# Zadanie 1:
Ustal, czy poniższe stwierdzenia (a), (b), (c) są zgodne z wpisem z forum o żywotności 1Ds. Przy każdym odpowiedz tak lub nie i przytocz dosłownie rozstrzygające słowa wpisu.
(a) Według wpisu awaria migawki zdarza się często.
(b) Wpis porównuje ten sprzęt do czołgu.
(c) Wpis zaleca zakup, jeśli cena jest odpowiednia.
# Zadanie 2:
Przepisz dokładnie fragment wpisu z forum o żywotności 1Ds od słów „Duża zaleta to” aż do słów „wadach (parametrach tech)” włącznie.
# Zadanie 3:
Kontynuuj wpis z forum o żywotności aparatu 1Ds od miejsca, w którym się urywa.

Pokaż wyniki od 1 do 10 z 42

Wątek: Żywotność 1Ds

Widok wątkowy

  1. #13
    Początki nałogu Awatar artd4
    Dołączył
    Nov 2007
    Miasto
    Warszawa
    Posty
    307

    Domyślnie

    Wszystko zalezy od ceny i chęci posiadania aparatu profi o legendarnej wytrzymałości.
    Jak tanio, to najwyżej wymienisz migawke(jeżeli padnie,ale to rzadkośc) i masz nastepne min 200 tysi (a moze 600-800 tysi) do pstrykania.
    Duża zaleta to absolutny brak dbałości o wytrzymałość.
    Ten sprzęt musi zwyczajnie cięzko pracować,bo do tego jest stworzony
    Tam gdzie Ci co bedą bali sie wyciągnąć z grubych plecakotoreb swoje superbiezpieczne Canony 5D MK II,bo się zakurzą,zamoczą.Ty wyciągasz i walisz foty jedna za drugą
    Jak cena Ok to bierz.
    Ten sprzęt to czołg.A stare czołgi jeżdzą do dziś...
    Moze Ci służyć jeszcze latami znosząc burze,kurz,temperatury czy ...upadki
    Ale pamiętaj o wadach (parametrach tech)

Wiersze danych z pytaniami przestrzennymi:
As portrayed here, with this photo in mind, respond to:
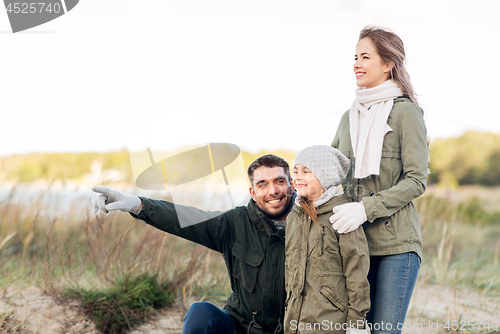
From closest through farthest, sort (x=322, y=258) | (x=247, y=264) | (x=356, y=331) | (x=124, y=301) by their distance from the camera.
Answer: (x=356, y=331)
(x=322, y=258)
(x=247, y=264)
(x=124, y=301)

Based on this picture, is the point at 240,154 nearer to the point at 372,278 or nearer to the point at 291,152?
the point at 372,278

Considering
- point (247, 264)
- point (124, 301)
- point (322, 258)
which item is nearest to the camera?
point (322, 258)

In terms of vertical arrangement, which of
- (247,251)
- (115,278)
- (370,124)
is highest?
(370,124)

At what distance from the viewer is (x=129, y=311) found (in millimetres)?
3412

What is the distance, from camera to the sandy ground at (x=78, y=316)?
3.13 m

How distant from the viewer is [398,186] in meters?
1.96

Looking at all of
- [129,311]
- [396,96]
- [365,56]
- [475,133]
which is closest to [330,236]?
[396,96]

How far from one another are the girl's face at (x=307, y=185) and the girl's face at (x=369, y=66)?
0.61m

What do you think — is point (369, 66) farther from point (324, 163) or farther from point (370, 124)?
point (324, 163)

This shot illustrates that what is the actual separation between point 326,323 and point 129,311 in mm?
2121

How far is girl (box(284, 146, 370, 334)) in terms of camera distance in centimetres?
192

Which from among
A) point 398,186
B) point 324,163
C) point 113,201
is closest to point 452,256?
point 398,186

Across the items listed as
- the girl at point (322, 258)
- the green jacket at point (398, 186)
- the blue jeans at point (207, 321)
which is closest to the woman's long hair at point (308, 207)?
the girl at point (322, 258)

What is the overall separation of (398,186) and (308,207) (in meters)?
0.47
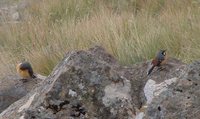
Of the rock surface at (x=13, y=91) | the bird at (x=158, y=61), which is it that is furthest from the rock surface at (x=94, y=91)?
the rock surface at (x=13, y=91)

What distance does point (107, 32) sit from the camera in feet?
21.0

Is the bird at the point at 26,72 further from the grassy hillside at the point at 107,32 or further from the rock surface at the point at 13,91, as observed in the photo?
the grassy hillside at the point at 107,32

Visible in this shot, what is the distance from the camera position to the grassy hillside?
5594mm

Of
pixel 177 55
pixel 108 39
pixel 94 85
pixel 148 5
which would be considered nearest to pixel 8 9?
pixel 148 5

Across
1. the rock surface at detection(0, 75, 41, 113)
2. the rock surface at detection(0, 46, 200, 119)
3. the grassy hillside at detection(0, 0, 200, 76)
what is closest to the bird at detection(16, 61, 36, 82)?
the rock surface at detection(0, 75, 41, 113)

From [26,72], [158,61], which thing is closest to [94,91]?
[158,61]

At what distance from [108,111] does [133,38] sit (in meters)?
3.48

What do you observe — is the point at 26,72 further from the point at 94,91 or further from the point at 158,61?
the point at 94,91

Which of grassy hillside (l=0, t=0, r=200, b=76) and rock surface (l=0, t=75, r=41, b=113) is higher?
rock surface (l=0, t=75, r=41, b=113)

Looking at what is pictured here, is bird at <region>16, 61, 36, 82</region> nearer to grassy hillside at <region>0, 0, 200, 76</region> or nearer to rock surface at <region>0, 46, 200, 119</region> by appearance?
rock surface at <region>0, 46, 200, 119</region>

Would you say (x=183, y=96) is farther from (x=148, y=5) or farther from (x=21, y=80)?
(x=148, y=5)

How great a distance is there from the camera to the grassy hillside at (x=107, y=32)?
5.59 meters

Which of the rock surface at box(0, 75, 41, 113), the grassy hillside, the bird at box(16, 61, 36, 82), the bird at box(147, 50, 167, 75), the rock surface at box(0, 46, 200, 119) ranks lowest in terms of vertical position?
the grassy hillside

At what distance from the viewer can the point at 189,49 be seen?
510 cm
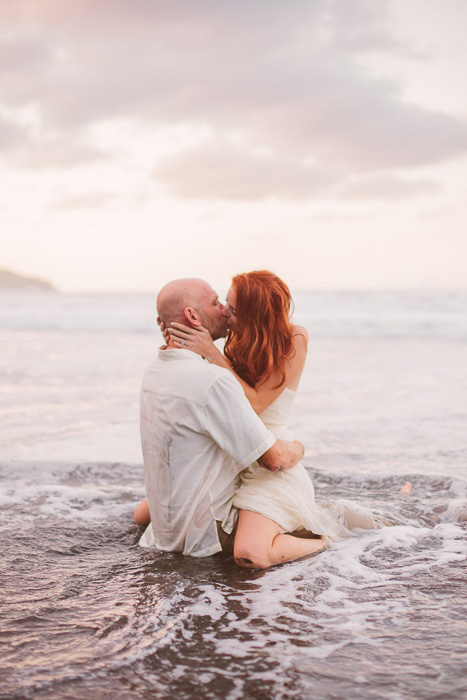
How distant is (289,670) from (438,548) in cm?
190

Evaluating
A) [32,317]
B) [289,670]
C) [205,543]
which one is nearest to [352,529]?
[205,543]

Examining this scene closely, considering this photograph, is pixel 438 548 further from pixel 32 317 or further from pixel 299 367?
pixel 32 317

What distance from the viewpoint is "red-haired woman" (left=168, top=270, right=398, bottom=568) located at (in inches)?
155

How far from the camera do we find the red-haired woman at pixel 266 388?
3.95m

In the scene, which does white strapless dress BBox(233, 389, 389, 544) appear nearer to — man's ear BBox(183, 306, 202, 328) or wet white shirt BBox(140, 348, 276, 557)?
wet white shirt BBox(140, 348, 276, 557)

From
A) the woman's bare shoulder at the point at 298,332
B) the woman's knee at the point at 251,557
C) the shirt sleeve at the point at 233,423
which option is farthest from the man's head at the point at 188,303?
the woman's knee at the point at 251,557

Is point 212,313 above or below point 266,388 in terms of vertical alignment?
above

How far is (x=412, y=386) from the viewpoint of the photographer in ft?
36.8

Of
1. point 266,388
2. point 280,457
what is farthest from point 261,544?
point 266,388

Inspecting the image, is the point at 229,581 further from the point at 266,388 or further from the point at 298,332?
the point at 298,332

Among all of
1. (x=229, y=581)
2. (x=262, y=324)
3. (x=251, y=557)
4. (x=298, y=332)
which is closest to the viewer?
(x=229, y=581)

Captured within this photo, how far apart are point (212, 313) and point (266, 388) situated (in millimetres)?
577

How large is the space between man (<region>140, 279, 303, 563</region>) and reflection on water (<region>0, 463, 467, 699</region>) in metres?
0.19

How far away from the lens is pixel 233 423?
3.74 meters
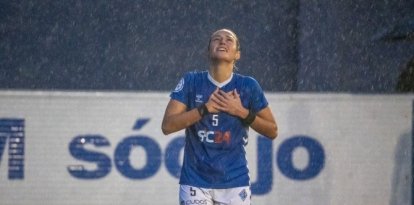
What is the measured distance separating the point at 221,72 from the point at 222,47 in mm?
193

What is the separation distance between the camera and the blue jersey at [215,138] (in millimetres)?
4922

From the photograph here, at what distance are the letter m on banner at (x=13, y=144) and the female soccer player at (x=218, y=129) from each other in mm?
3054

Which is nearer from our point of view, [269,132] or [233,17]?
[269,132]

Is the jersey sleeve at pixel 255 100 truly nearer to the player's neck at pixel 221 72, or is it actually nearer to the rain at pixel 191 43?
the player's neck at pixel 221 72

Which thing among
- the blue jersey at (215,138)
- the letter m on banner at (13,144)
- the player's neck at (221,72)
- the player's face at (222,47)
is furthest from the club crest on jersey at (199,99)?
the letter m on banner at (13,144)

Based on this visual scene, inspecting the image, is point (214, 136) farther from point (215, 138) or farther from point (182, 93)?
point (182, 93)

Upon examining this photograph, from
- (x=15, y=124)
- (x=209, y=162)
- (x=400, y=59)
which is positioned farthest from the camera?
(x=400, y=59)

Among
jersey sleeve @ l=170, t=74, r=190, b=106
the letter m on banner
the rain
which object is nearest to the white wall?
the letter m on banner

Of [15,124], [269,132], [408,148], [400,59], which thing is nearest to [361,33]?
[400,59]

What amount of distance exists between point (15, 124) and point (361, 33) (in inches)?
240

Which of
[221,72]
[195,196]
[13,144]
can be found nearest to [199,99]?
[221,72]

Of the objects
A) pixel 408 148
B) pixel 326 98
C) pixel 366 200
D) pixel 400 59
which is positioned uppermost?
pixel 400 59

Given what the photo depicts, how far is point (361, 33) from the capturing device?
38.9 feet

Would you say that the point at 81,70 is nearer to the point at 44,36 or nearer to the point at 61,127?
the point at 44,36
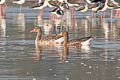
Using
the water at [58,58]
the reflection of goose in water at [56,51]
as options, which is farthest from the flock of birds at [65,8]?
the reflection of goose in water at [56,51]

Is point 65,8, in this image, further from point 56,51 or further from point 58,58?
point 58,58

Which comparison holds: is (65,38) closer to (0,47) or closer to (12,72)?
(0,47)

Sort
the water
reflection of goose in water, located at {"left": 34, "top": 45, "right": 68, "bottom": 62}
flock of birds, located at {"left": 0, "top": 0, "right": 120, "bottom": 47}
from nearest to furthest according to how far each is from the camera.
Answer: the water
reflection of goose in water, located at {"left": 34, "top": 45, "right": 68, "bottom": 62}
flock of birds, located at {"left": 0, "top": 0, "right": 120, "bottom": 47}

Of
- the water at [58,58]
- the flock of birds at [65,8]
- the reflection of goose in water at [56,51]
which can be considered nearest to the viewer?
the water at [58,58]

# Odpowiedź 1:
(a) Nie: „jeżeli padnie,ale to rzadkośc”
(b) Tak: „Ten sprzęt to czołg.”
(c) Tak: „Jak cena Ok to bierz.”

# Odpowiedź 2:
Duża zaleta to absolutny brak dbałości o wytrzymałość.
    Ten sprzęt musi zwyczajnie cięzko pracować,bo do tego jest stworzony
    Tam gdzie Ci co bedą bali sie wyciągnąć z grubych plecakotoreb swoje superbiezpieczne Canony 5D MK II,bo się zakurzą,zamoczą.Ty wyciągasz i walisz foty jedna za drugą
    Jak cena Ok to bierz.
    Ten sprzęt to czołg.A stare czołgi jeżdzą do dziś...
    Moze Ci służyć jeszcze latami znosząc burze,kurz,temperatury czy ...upadki
    Ale pamiętaj o wadach (parametrach tech)

# Odpowiedź 3:
    Z własnego amatorskiego doświadczenia powiem ,że "1d MKIIN" mam prawie zawsze przy sobie (lub w bagazniku auta),mimo posiadania nowocześniejszego sprzętu Canona
    Mogę z mojej "1" mało korzystać, ale lubię mieć swiadomośc jej niezawodności w potrzebie.
    Jeszcze jedno.
    Nie martw się drogimi akumulatorami.
    Ja Ci padnie to wymień w nim ogniwa na Eneloopy i po sprawie.
    Ostatnio edytowane przez artd4 ; 08-11-2011 o 03:07
    ZaawansowanyAMATOR! ! ! NIE FANATYK !!!
    2x dSLR (Canon)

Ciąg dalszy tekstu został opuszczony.